TELUS Digital research identifies 15 distinct vulnerability categories in customer-facing AI — privacy exploitation, fraud facilitation, hallucinated policies and off-brand responses among them. The stakes are high in CX because the AI handles sensitive data, emotionally charged conversations and downstream system actions. At scale, even a small failure rate can mean thousands of harmful interactions before correction.

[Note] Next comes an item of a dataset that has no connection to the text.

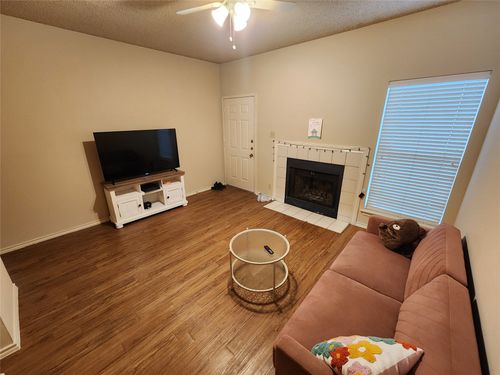 apt-306-2414 Longview St, Austin, TX, 78705-4232 | Card Image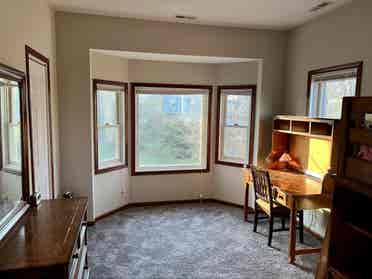 Very large bd rm walk-in closet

Standard QA treats AI like a deterministic system — check a fixed prompt list once and move on. AI security testing assumes the opposite: model behavior varies run to run, requiring multi-turn testing across model, application and agentic layers, novel attack generation and regression testing whenever prompts change. One-time testing misses most actual exposure.
The GenAI safety (GAS) model benchmark report published by TELUS Digital shared findings from running 34 models through more than 620,000 adversarial attacks. The research found that smaller, cheaper models are significantly less secure than enterprise alternatives, adhering less consistently to system prompt instructions. Even the strongest-performing enterprise models in the study showed failure rates of 1–4% depending on vulnerability category.
AI red teaming is the practice of continuously probing AI systems for exploitable weaknesses across the model, application and agentic layers before those exploits reach customers. It shifts organizations from reactive guardrails to proactive risk management across the full software development lifecycle — not just post-deployment. Most CX teams rely on model providers' built-in alignment. Research shows that's insufficient.
Fuel iX Fortify runs automated red teaming across 15 risk categories, continuously testing customer-facing AI before vulnerabilities reach production. Each risk maps to a specific mitigation. TELUS Digital's Blue Team then implements those fixes — strengthening bots, refining guardrails and hardening deployments. Red team rigor plus remediation expertise, without the cost and complexity of building either capability from scratch.
Model providers secure the model, but a chatbot is a system — prompts, application logic and agentic components shape production behavior in ways provider alignment doesn't reach. TELUS Digital tests the complete architecture using a proprietary attack model unconstrained by third-party safety policies, producing a risk map showing exactly where deployed AI is exposed and how to fix it.